Fixed Effects and Hierarchical Models

It is often the case that the data you will work with as a data scientist will have a nested structure, meaning our individual observations can also be divided into groups. In a dataset on student test scores, for example, individual students can be grouped by classroom, or by school. In data on store revenues, it may be possible to group stores by the city in which they are located.

When this happens, we often want to take this group structure into account. For students, for example, we might want to take into account that all the students in a good school may do better than average (because the school is good), or that all the stores in a poor city may be likely to under-perform (not because of anything the store has done, but because the city is poor).

There are several strategies for making these adjustments. The one the is most popular among statisticians (and which is most familiar to MIDS students) are hierarchical models.
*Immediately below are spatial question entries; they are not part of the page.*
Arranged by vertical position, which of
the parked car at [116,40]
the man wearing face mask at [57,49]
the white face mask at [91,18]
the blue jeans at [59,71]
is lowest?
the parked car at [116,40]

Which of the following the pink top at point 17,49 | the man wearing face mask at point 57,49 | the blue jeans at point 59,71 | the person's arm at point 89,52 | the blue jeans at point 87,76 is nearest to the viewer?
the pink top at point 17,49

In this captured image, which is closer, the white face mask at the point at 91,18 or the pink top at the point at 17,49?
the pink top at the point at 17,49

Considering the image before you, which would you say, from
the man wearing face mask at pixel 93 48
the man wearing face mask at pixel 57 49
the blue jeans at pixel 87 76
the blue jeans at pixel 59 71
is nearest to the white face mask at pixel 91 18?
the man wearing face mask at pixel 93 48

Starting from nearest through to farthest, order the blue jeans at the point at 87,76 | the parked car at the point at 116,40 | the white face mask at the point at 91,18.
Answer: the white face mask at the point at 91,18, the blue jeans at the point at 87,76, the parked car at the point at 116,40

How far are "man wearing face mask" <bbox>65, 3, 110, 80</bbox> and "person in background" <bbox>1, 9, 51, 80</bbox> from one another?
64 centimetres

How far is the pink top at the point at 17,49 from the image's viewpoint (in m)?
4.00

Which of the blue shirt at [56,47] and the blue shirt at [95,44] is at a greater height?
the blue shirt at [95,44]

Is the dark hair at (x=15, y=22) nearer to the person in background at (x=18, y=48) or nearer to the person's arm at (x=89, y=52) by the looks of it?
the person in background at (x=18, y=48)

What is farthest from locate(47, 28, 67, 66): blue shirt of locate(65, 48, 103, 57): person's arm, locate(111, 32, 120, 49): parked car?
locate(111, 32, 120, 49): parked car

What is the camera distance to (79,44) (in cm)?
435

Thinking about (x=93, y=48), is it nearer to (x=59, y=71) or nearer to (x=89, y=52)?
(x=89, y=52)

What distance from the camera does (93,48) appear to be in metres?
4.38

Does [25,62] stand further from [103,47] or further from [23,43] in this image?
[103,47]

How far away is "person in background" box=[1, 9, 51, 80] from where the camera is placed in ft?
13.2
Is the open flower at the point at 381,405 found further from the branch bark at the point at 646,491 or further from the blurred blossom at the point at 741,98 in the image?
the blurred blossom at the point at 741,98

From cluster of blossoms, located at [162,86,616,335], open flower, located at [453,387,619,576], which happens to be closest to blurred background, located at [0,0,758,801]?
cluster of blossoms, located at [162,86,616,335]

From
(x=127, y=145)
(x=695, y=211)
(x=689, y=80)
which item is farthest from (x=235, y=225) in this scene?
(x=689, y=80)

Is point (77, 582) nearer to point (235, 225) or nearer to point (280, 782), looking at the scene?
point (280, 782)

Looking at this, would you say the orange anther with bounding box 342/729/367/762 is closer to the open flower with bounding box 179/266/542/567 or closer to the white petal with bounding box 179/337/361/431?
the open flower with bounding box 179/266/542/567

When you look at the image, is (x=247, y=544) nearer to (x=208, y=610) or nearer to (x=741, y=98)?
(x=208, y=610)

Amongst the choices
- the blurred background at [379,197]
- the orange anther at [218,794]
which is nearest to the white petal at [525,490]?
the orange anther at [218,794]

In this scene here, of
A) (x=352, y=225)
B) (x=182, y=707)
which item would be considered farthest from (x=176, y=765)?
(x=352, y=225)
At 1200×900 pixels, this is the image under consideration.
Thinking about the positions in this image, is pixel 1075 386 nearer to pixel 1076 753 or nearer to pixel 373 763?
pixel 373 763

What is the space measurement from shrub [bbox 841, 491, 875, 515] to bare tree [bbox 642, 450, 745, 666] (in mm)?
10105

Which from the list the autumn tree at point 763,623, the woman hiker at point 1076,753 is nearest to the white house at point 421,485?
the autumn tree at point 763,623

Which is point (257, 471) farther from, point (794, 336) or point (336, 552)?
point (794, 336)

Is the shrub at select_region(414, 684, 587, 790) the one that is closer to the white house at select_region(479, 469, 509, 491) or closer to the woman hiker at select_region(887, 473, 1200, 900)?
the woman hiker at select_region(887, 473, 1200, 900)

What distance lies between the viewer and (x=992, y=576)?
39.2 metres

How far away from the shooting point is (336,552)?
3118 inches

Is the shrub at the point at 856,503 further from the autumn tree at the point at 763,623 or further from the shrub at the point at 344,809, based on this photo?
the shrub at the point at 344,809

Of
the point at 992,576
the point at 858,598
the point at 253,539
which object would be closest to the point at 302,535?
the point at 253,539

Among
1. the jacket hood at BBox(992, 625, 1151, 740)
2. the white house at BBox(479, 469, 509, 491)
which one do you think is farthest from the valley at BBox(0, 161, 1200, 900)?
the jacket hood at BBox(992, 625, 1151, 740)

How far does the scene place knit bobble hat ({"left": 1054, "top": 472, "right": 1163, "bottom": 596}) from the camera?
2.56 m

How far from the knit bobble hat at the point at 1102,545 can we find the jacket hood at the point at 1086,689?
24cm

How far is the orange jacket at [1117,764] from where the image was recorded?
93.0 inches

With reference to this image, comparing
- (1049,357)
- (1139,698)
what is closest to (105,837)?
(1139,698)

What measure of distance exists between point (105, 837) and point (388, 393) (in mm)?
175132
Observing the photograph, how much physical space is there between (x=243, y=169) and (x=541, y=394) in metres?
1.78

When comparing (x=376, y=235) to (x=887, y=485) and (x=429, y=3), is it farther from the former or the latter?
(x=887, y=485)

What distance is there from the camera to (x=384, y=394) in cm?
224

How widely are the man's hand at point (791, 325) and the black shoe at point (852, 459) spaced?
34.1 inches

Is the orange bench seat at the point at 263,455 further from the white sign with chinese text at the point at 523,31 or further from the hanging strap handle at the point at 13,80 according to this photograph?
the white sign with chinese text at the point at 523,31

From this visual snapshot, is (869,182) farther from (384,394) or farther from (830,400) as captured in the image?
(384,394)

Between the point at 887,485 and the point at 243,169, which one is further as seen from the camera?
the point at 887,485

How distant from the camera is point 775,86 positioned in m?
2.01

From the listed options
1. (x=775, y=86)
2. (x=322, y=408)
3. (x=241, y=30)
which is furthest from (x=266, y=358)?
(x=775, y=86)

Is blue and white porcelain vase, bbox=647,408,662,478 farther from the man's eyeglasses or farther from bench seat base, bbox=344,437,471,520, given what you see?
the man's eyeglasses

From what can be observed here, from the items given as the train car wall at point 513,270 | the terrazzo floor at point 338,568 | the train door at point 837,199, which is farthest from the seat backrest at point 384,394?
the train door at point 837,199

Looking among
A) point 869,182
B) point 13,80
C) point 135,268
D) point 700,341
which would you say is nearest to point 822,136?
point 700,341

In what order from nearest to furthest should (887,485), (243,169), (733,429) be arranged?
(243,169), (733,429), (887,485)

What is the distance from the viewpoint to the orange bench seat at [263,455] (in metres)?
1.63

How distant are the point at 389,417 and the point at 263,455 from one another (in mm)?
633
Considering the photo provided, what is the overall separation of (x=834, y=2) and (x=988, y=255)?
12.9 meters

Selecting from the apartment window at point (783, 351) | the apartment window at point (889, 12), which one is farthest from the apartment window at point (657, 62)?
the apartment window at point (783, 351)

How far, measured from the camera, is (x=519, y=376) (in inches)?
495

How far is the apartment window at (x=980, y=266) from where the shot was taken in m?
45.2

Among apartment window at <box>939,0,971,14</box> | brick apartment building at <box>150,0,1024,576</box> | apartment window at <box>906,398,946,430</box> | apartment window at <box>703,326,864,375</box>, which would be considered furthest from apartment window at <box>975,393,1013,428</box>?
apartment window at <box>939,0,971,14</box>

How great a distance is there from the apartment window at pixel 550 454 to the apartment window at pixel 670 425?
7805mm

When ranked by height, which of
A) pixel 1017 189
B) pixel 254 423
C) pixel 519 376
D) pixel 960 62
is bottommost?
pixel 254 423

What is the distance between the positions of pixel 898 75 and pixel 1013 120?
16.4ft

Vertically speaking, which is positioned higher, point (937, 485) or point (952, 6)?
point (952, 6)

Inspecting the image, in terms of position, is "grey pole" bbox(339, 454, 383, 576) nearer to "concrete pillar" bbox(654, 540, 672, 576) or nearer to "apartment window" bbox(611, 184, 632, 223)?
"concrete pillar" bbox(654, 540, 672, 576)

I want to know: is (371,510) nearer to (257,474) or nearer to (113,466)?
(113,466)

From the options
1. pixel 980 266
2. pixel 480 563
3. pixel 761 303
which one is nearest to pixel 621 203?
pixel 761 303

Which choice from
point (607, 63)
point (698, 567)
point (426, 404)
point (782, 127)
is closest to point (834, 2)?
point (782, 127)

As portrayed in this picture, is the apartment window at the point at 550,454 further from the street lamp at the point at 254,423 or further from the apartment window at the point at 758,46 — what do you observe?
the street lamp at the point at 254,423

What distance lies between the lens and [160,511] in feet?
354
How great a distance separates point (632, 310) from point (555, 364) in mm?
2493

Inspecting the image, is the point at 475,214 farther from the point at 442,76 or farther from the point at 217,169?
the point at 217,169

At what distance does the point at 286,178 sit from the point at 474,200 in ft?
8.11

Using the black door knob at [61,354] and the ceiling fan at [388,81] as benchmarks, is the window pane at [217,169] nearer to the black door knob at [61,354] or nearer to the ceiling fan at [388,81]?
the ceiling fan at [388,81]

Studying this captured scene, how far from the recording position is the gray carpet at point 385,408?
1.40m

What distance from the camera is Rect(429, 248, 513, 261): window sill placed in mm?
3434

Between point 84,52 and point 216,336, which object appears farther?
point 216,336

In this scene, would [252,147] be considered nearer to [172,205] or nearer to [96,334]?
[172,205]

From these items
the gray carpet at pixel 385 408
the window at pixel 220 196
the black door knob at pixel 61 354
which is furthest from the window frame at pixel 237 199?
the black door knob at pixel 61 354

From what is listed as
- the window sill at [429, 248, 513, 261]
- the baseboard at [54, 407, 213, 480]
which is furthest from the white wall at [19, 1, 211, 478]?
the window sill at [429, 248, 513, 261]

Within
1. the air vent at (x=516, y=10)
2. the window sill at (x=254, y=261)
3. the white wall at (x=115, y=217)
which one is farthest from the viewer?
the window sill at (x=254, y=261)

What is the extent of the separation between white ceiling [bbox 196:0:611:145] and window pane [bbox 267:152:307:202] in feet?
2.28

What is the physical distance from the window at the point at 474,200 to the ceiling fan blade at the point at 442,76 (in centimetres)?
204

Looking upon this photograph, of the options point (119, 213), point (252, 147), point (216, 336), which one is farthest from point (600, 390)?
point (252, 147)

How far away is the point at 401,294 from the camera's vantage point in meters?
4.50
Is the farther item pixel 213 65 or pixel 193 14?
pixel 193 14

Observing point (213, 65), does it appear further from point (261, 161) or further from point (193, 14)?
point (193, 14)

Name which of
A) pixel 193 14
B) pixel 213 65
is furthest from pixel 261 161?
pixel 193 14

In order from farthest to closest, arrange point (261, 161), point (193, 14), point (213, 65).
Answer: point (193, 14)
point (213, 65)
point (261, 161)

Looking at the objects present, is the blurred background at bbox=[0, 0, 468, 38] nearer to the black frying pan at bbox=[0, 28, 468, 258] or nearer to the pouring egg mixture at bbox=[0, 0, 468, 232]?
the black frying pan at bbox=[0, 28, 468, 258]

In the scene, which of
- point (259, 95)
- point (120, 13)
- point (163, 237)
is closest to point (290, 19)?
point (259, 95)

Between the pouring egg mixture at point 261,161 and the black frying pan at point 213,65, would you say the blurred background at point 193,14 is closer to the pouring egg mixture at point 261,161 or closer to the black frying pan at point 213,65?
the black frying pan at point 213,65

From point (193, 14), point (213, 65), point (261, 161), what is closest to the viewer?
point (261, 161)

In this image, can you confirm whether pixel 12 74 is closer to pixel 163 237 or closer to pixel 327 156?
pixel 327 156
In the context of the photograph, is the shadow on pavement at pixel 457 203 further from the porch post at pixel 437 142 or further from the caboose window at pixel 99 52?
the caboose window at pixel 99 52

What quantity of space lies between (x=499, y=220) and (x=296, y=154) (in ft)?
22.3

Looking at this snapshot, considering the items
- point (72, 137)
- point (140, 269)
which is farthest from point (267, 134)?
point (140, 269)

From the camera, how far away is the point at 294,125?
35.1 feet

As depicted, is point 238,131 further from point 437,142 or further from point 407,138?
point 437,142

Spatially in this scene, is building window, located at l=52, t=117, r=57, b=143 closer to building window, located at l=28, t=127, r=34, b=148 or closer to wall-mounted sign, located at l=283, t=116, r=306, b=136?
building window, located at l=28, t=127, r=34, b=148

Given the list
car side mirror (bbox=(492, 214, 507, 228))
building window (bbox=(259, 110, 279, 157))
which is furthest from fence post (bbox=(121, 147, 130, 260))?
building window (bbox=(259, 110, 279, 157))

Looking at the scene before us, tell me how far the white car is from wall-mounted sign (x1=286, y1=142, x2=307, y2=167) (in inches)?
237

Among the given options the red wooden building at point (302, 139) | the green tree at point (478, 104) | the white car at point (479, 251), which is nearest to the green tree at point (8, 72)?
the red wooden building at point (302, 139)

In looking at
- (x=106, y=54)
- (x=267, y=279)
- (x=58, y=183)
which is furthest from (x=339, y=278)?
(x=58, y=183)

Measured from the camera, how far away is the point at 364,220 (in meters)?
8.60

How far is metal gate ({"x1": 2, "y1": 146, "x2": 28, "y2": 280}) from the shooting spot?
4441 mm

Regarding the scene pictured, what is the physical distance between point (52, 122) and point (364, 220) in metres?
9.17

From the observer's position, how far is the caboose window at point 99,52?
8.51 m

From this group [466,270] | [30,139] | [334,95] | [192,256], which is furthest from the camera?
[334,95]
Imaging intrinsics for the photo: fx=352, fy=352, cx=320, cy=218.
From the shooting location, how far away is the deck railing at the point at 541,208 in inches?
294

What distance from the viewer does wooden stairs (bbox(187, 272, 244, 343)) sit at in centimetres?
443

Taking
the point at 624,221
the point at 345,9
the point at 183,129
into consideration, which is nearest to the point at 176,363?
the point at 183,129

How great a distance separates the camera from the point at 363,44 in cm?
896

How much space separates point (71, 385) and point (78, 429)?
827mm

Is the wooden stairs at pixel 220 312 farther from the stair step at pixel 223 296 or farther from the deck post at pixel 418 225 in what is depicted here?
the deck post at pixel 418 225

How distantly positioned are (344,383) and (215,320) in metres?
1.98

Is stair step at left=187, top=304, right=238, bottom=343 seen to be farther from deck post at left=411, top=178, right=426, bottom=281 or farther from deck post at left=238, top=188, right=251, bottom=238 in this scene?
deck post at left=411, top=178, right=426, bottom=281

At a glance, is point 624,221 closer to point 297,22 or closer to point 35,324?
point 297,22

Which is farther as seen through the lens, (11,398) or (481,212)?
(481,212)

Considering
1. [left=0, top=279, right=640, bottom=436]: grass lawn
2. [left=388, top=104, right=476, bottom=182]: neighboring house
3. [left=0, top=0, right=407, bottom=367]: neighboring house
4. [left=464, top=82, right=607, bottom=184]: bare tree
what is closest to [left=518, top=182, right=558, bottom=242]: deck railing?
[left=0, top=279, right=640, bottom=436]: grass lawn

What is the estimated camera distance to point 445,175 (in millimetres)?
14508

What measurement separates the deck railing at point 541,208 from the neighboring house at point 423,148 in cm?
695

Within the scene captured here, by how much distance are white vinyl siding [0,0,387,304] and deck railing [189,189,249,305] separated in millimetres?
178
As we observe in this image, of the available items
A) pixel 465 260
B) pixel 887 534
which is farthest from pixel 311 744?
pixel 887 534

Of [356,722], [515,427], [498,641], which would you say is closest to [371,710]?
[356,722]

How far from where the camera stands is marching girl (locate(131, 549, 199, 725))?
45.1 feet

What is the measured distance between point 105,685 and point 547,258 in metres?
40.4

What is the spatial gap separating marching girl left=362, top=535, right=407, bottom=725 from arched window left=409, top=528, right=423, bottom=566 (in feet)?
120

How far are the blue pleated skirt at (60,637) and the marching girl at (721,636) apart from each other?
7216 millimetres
Hierarchical models accomplish two things: (a) they allow for different intercepts (or different slopes) for all observations within a group, and (b) they adjust our standard errors to account for the possibility of group-level shocks (if the 300 kids in a single school are all over-performing, hierarchical models don’t think of that as 300 observations when calculating standard errors for group effects (which would generally result in small standard errors since we have a sample size of 300 kids); it sees it as a single observation of a good school (with larger standard errors due to the fact we only have a sample size of one school).

Hierarchical models are popular in many settings, and for good reason – they are statistically efficient (meaning they generate estimates that tend to standard errors that are smaller than what you get from other models designed to accomplish the same things). But they also have limitations.

The chief limitation of hierarchical models is that they assume that the magnitudes of group difference (i.e. the group intercepts or differences in slope) are uncorrelated with the other explanatory variables in the model. Indeed, it is this assumption that makes them statistically efficient.

But there are many settings where this assumption breaks down. For example, suppose we’re estimating the test scores of children, and we’re controlling for whether children are low-income. If we estimate a hierarchical model to allow for different schools to have different average test scores, then those estimates of school-level differences will be biased if low-income students tend to go to under-performing school (because our explanatory variable – a child’s income – is correlated with the school’s average performance).

With that in mind, social scientists (who work with data where almost everything is extremely correlated) often prefer a different strategy: fixed effects with clustered standard errors.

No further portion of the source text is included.